Incompatible shapes for broadcasting: shapes=[(16, 4, 5), (200, 4, 5)]

occurs only when the x latent is added to the model. I tried expanding loc, and scale along (-3) but that did not help. I also tried moving first axis to (-2) position, but that created a different error about nested scans attempt.

Any thoughts on why this is not working?

I guess some batch dimensions are messed up. Could you print shapes of all variables involved z, probs_z[z_prev], z_prev, loc, scale, y?
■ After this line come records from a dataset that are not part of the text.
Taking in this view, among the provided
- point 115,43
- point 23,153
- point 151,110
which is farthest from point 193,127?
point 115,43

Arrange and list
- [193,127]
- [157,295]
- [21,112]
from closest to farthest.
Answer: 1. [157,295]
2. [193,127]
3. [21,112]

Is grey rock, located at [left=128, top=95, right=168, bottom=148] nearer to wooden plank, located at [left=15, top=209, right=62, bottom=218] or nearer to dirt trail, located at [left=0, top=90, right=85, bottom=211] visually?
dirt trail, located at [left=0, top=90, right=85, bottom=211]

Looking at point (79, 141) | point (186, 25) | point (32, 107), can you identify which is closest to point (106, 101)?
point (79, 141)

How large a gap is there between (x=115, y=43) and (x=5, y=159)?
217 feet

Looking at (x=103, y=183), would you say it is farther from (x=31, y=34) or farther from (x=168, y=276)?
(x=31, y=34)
Hi @fehiepsi, thank you for looking into this. This is what I get from format_shapes

Trace Shapes:                 
 Param Sites:                 
           py       16 5      
Sample Sites:                 
 probs_z dist          | 16 16
        value          | 16 16
       z dist 200 4  1 |      
        value 200 4  1 |      
       x dist 200 4  5 |      
        value 200 4  5 |      
       y dist 200 4  5 |      
        value 200 4  5 |      

I could not infer any specific issue from this, and specially I do not know why is enumeration that messing up ‘x’ variable but works fine with ‘y’ variable which is linked to obs.
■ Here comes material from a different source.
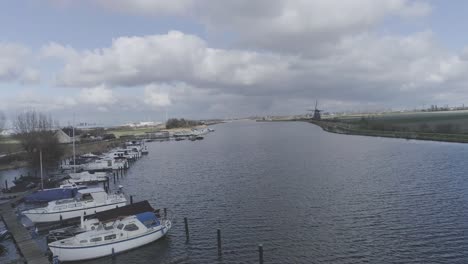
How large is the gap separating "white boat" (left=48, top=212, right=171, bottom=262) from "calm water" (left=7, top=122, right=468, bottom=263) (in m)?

Those are shapes without enumeration. You can print shapes with enumeration by adding print statement in your model.

OK, no problem. when I run model like this

rng_key = random.PRNGKey(2)
kernel = NUTS(model_1)
mcmc = MCMC(
kernel,
num_warmup=800,
num_samples=200,
num_chains=1,
chain_method=‘vectorized’,
progress_bar=True,
)
mcmc.run(rng_key, ys, hidden_dim=16)

I get the following output

z (4, 1)
loc (4, 5)
scale (4, 5)
x (4, 5)
y (4, 5)
z (16, 1, 1)
loc (16, 1, 5)
scale (16, 1, 5)

before the shape error occurs. If I comment out the line with ‘x’ variable. I get the following shapes (and no errors)

z (4, 1)
loc (4, 5)
scale (4, 5)
y (4, 5)
z (16, 1, 1)
loc (16, 1, 5)
scale (16, 1, 5)
y (4, 5)
z (16, 1, 1, 1)
loc (16, 1, 1, 5)
scale (16, 1, 1, 5)
y (4, 5)

It looks like this model is not supported. There is a relevant discussion here Modelling mutivariate switching dynamics - advice on getting started?

Thanks, I will explore the alternatives. So, far I could make DiscreteHMCGibbs working, but it is quite slow.
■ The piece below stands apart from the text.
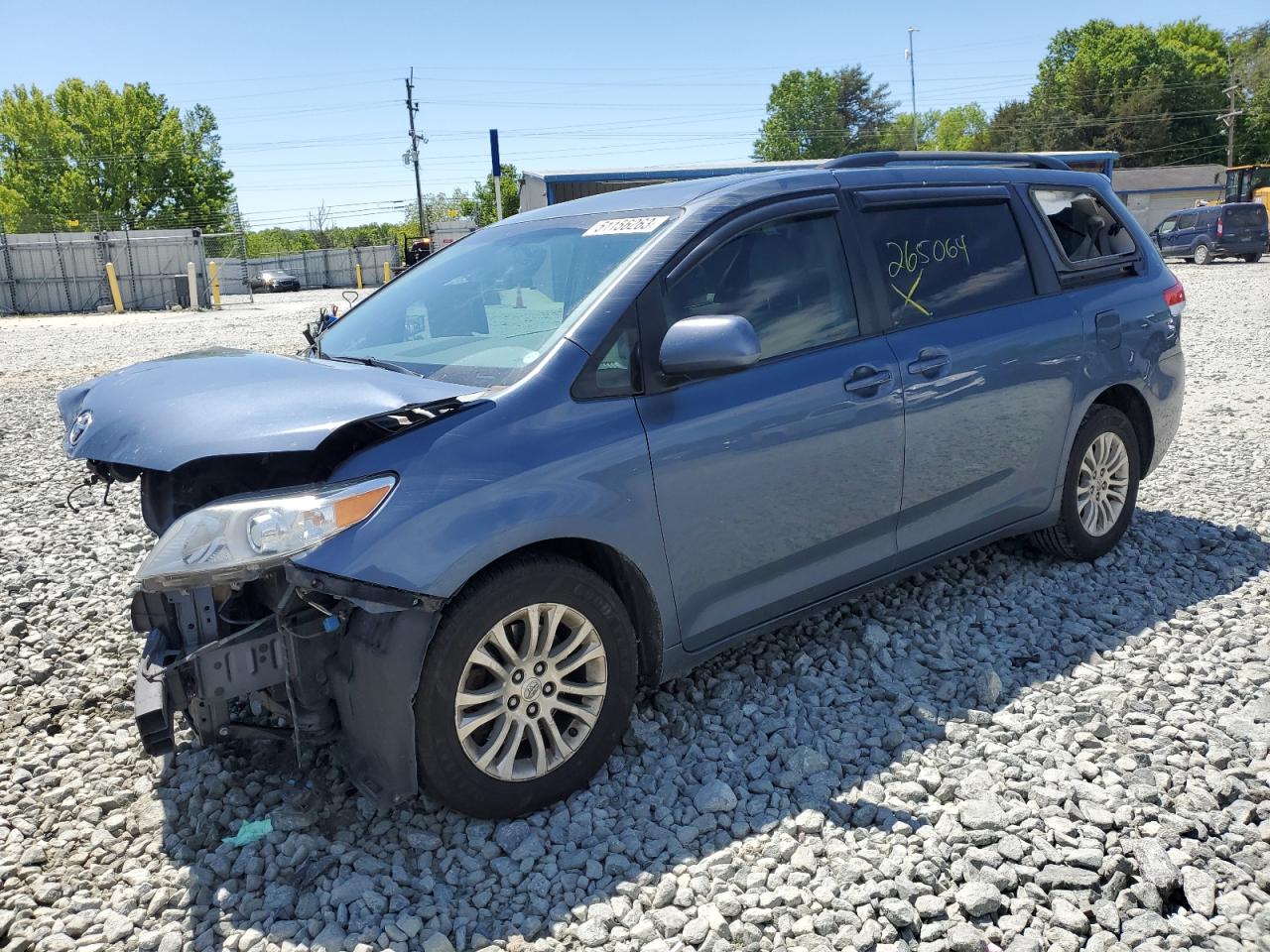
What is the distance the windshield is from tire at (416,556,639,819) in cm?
67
Do you have more details on what aspect is specifically not supported? My understanding is that one can make quite complex dependencies between discrete variables, given all the HMM examples with enumeration. I guess that the interactions between discrete and continuous latents are not supported with enumeration.

On the second thought, I guess we can work around it as follows:

with numpyro.plate("batch", batch_dim, dim=-2):
    with numpyro.plate('data_y', data_dim, dim=-1):
        x = numpyro.sample("x", dist.Normal(0, 1).expand([length]).to_event(1).mask(False))
x = jnp.moveaxis(x, -1, 0)

def transition_fn(carry, xy):
    x, y = xy
    ...
    x = numpyro.sample("x", dist.Normal(loc, scale), obs=x)
    y = numpyro.sample("y", dist.Normal(loc, scale), obs=y)
    ...

I guess we can modify the scan implementation to support your original model. Could you make a github issue to track it?

Thanks for the suggestion @fehiepsi. I am not sure if that would be useful, and I do not want to waste everyone’s time. What I actually am trying to implement is a rSLDS defined as

\prod_t p(y_t|x_t) p(x_t|z_t, x_{t-1}) p(z_t|x_{t-1})

where y are observations, x are continuous latent states, and z are categorical latents. So, I was simply trying to understand why am I getting that error inside scan context, when I enumerate over z.

I have tried also using a mixture distribution inside scan (for p(x_t|z_t, x_{t-1}) p(z_t|x_{t-1})) but that also seems not to be supported, as I end up with a different error.

Do you think it is a worth while making a request on github for these features? I could also try fixing this myself, but would need some guidance on where to start.

I think the issue is we need to promote shapes of the continuous latent variables properly to match the enumerated dimension (which cascades between -3 and -4 during scan). Currently, that logic is handled for obs but not for condition/substitute handlers numpyro/numpyro/contrib/control_flow/scan.py at f478772b6abee06b7bfd38c11b3f832e01e089f5 · pyro-ppl/numpyro · GitHub

Because we just need to compute log density (not sampling from the model) for HMC, I guess the trick in my last comment will work.

Perfect, thanks for the pointers. I will take a look into this and then open a github issue if I get stuck. Cheers!